EXTRACTED TEXT:
Skip to content

tejas-jm/janus_chatbot

Repository files navigation

Janus — Hybrid Multi-Modal Chatbot

A lightweight, multi-modal Generative AI chatbot that runs concurrently on Telegram and Discord, with an optional Gradio local debugging UI.

This system uses a decoupled architecture, separating platform integrations from core AI orchestration logic for easier scaling, maintenance, and extension.


Core Capabilities

  • Retrieval-Augmented Generation (RAG) — Query internal company documents using local embeddings
  • Vision Inference — Describe and tag uploaded images using local vision models
  • Context Memory — Maintain short conversational continuity
  • SQLite Caching — Store query hashes for faster repeated responses
  • Source Snippets — Show which document was used to generate a response
  • Conversation Summarization/summarize condenses recent chat or image interactions
  • Platform-Aware Session Management — User history remains isolated between Telegram and Discord

System Architecture

graph TD
    Client_TG[Telegram Client] --> Bot_TG[telegram_app.py]
    Client_DC[Discord Client] --> Bot_DC[discord_app.py]
    Client_UI[Gradio UI] --> Bot_UI[local_ui.py]

    Bot_TG --> Handler[core/message_handler.py]
    Bot_DC --> Handler
    Bot_UI --> Handler

    Handler --> State[State Manager<br>In-Memory Deque]
    Handler --> Cache[Cache Manager<br>SQLite]

    Handler --> RAG[RAG Engine]
    Handler --> Vision[Vision Engine]

    RAG --> Embed[sentence-transformers<br>all-MiniLM-L6-v2]
    RAG --> DB[(SQLite Vector DB)]
    RAG --> LLM[Ollama API<br>llama3]

    Vision --> VLM[Ollama API<br>llava]
Loading

Data Flow

sequenceDiagram
    autonumber
    actor User
    participant Platform as Discord/Telegram App
    participant Brain as Core Message Handler
    participant Cache as Cache Manager
    participant State as State Manager
    participant RAG as RAG Engine
    participant Vision as Vision Engine
    participant DB as SQLite DB
    participant Ollama as Local LLM (Ollama)

    User->>Platform: Sends /ask or Uploads Image

    alt Text Query (/ask)
        Platform->>Brain: handle_ask_command(user_id, query)
        Brain->>Cache: get(query_hash)

        alt Cache Hit
            Cache-->>Brain: Cached response
        else Cache Miss
            Cache-->>Brain: None
            Brain->>State: get_history(user_id)
            State-->>Brain: Last 3 interactions

            Brain->>RAG: retrieve(query)
            RAG->>DB: Vector similarity search
            DB-->>RAG: Top-K context chunks

            Brain->>RAG: generate_answer(query, context, history)

REQUIREMENT 1: Copy the Janus chatbot README word for word, from "Platform->>Brain: handle_ask_command(user_id, query)" to "Brain->>RAG: retrieve(query)".
REQUIREMENT 2:
Answer these questions from the Janus chatbot README:
(a) Which sentence-transformers model does the RAG engine use for embeddings?
(b) Which Ollama model does the Vision Engine call?
(c) On a cache miss, how many interactions does the State Manager return from the user's history?
REQUIREMENT 3: Extend the Janus chatbot README past its final line.

MATERIAL PROVIDED:
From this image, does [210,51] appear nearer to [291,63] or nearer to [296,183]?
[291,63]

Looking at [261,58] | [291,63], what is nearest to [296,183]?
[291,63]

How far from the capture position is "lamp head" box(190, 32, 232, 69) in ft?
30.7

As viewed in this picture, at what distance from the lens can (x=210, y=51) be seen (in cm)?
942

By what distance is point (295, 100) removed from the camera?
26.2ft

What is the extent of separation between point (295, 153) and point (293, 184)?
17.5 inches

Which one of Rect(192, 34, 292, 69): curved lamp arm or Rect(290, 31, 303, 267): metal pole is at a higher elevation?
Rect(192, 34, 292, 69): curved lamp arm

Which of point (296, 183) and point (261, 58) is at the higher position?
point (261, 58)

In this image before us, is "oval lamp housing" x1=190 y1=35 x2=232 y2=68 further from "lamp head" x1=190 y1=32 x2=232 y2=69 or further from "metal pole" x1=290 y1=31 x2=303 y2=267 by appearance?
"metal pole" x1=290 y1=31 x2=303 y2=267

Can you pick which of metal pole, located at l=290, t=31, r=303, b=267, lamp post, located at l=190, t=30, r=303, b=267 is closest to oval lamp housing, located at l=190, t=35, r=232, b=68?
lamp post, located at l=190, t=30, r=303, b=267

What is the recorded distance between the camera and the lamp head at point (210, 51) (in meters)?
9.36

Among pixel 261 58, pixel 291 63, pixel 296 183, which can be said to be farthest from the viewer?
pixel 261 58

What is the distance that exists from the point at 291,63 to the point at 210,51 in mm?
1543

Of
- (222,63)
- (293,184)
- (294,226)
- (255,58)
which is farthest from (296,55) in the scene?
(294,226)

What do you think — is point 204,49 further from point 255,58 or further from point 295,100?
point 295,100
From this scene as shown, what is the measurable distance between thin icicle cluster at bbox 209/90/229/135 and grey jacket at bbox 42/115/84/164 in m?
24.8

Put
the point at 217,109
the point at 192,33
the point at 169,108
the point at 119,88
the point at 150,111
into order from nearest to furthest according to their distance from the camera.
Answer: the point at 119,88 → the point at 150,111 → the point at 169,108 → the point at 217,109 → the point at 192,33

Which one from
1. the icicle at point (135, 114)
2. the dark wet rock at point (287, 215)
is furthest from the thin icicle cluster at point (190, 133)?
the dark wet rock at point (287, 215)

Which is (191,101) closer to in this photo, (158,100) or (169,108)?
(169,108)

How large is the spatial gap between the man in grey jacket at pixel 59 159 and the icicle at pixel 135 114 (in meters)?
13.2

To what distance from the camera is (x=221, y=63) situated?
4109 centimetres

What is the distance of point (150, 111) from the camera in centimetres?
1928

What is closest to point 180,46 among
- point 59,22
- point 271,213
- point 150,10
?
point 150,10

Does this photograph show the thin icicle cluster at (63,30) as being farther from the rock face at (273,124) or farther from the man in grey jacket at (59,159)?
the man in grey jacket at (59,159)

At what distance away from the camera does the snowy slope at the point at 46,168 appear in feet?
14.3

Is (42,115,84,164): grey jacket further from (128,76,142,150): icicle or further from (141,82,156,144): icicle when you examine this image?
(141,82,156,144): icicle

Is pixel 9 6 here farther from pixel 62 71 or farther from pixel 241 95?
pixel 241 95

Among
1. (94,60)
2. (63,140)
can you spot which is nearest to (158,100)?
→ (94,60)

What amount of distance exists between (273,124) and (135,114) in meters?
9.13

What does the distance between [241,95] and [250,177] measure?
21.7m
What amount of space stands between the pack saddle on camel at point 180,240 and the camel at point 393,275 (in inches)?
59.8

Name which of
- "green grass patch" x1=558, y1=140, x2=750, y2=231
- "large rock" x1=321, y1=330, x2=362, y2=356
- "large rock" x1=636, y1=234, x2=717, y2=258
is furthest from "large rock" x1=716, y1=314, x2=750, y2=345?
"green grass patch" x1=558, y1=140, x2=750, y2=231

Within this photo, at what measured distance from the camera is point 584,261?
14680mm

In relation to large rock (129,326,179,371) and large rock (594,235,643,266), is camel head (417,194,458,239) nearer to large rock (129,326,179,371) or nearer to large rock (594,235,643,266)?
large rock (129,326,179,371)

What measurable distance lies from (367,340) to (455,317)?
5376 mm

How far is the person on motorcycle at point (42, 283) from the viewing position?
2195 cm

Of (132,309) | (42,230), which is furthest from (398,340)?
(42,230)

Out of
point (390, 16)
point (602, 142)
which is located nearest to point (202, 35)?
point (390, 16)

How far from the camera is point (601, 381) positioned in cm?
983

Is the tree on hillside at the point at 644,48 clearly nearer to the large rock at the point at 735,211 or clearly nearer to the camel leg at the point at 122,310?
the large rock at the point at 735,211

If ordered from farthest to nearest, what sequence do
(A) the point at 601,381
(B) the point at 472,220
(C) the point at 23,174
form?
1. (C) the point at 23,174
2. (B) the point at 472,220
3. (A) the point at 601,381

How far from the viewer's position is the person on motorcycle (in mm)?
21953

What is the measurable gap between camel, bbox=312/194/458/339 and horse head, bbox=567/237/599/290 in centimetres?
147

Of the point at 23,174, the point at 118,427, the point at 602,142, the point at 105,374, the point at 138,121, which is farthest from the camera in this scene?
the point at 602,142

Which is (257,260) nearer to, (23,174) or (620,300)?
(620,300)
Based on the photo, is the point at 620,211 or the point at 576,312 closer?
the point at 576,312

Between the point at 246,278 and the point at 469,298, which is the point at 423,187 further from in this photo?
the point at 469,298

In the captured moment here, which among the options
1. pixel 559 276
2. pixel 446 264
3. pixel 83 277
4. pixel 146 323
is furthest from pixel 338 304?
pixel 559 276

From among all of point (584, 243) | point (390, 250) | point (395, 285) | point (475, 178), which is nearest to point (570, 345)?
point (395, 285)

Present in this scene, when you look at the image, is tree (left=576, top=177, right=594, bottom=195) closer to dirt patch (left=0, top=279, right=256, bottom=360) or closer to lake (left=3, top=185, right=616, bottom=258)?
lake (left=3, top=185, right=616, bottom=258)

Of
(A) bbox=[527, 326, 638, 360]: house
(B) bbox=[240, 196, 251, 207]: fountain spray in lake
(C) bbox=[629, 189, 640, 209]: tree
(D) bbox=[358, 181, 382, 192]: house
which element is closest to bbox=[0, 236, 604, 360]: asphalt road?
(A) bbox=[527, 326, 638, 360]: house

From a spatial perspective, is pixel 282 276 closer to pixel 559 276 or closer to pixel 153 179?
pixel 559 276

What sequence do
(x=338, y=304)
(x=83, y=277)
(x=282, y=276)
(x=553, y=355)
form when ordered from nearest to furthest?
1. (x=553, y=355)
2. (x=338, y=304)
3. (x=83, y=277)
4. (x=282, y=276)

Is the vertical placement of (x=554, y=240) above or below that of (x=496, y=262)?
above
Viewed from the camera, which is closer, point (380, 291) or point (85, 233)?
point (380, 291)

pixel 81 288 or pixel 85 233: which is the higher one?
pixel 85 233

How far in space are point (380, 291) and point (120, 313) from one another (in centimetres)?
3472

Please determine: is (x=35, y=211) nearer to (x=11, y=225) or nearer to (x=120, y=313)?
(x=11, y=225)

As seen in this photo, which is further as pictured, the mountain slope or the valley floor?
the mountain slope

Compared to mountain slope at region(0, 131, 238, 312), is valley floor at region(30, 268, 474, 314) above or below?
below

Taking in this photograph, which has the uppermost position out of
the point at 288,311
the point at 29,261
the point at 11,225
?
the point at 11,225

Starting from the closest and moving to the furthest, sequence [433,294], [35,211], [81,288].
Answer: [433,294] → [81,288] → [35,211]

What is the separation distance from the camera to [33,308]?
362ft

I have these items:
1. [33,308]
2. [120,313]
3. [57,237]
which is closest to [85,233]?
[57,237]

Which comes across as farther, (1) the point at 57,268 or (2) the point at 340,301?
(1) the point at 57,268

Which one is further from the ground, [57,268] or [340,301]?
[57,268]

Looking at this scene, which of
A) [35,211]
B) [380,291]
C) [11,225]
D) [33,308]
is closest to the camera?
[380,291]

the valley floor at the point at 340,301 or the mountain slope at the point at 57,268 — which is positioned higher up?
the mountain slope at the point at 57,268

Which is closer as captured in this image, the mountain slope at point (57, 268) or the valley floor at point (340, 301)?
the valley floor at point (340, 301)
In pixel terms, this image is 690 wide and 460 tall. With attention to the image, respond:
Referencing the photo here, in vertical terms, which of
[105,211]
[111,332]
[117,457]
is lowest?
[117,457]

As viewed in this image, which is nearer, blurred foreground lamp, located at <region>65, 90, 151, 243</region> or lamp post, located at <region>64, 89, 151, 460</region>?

EXERCISE OUTPUT 1:
Platform->>Brain: handle_ask_command(user_id, query)
        Brain->>Cache: get(query_hash)

        alt Cache Hit
            Cache-->>Brain: Cached response
        else Cache Miss
            Cache-->>Brain: None
            Brain->>State: get_history(user_id)
            State-->>Brain: Last 3 interactions

            Brain->>RAG: retrieve(query)

EXERCISE OUTPUT 2:
(a) all-MiniLM-L6-v2
(b) llava
(c) The last 3 interactions

EXERCISE OUTPUT 3:
            RAG->>Ollama: POST /api/generate
            Ollama-->>RAG: Generated text
            RAG-->>Brain: Final answer

            Brain->>Cache: set(query_hash, answer)
        end

        Brain->>State: add_to_history(query + answer)
        Brain-->>Platform: Final response

    else Image Upload
        Platform->>Platform: Download image to temp folder
        Platform->>Brain: handle_image_upload(user_id, image_path)

        Brain->>State: add_to_history("[Uploaded Image]")
        Brain->>Vision: describe_image(image_path)

        Vision->>Ollama: POST /api/generate (llava)
        Ollama-->>Vision: Caption + tags
        Vision-->>Brain: Vision output

        Brain->>State: add_to_history(vision output)
        Brain-->>Platform: Final response

        Platform->>Platform: Delete temp file
    end

    Platform-->>User: Deliver final message
Loading

Tech Stack & Models

Text Generation

  • llama3 or phi3 via Ollama
  • Used for conversational generation, summarization, and RAG answering

Vision Model

  • llava via Ollama
  • Used for image captioning and semantic tagging

Embeddings

  • all-MiniLM-L6-v2 via sentence-transformers
  • Used for local semantic retrieval

Storage

  • SQLite for:

    • vector storage
    • response caching
    • metadata

Frameworks

  • python-telegram-bot
  • discord.py
  • gradio

File Structure

project_root/
├── bots/
│   ├── telegram_app.py      (Handles Telegram API & routing)
│   └── discord_app.py       (Handles Discord API & routing)
├── core/
│   ├── message_handler.py   (The central brain routing to RAG/Vision)
│   ├── rag_engine.py        (SQLite, Embeddings, Ollama Text)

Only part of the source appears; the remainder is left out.